Short problem:
Answer these questions using the transcript on cloud costs.
1. Which four cost areas does the speaker call obvious?
2. What does the speaker say everybody wants to believe they need?
3. According to the speaker, how much resources does an application probably use over time?

Document passage:
==========

Speaker 1:I mean, that's pretty obvious. It's compute, it's storage, it's managed services, and it's it's egress. It's data. Now we can get into an argument around compute and managed services. And, you know, should you be on Dynamo versus Sickla or Cassandra, or should you be running Kinesis or Kafka?
Speaker 1:Or, you know, if we just look at it from a standpoint of a steady state application. So, everybody wants to believe that they need infinite elasticity up and contraction down. The reality is your application is probably always running at basically the same amount of resources day over day, hour over hour, month over month, week over week, whatever. And once you start looking at that and you say, okay, your application is predictable in terms of consumption load, how much compute does it need? And if you have a application that has a a a predictable amount of data traffic coming in and out, or if you're heavy egress, these become scenarios that AWS becomes very expensive.

==========

Stored data:
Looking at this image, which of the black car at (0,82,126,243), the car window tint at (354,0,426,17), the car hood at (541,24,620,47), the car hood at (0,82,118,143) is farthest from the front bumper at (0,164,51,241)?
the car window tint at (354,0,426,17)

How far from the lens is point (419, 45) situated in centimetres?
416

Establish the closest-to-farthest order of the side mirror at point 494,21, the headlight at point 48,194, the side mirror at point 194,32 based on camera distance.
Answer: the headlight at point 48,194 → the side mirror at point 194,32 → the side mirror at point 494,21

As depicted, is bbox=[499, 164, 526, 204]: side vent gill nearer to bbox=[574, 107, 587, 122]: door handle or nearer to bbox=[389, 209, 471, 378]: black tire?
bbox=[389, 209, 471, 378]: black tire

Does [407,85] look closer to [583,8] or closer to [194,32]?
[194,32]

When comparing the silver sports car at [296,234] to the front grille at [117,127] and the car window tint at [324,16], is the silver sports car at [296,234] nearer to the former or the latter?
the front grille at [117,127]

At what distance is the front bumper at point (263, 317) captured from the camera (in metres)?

==========

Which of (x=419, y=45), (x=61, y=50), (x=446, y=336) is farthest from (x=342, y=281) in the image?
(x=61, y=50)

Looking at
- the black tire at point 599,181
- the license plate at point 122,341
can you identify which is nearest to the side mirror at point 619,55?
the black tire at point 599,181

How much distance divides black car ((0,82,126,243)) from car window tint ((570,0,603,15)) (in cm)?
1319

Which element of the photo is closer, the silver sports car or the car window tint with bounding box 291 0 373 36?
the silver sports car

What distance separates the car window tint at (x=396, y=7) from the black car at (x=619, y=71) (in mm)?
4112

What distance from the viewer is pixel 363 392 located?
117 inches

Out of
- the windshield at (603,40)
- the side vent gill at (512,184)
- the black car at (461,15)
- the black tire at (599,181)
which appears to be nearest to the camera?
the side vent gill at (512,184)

==========

Answer in full:
1. Compute, storage, managed services, and egress (data).
2. Infinite elasticity up and contraction down.
3. Basically the same amount day over day, hour over hour, month over month, and week over week.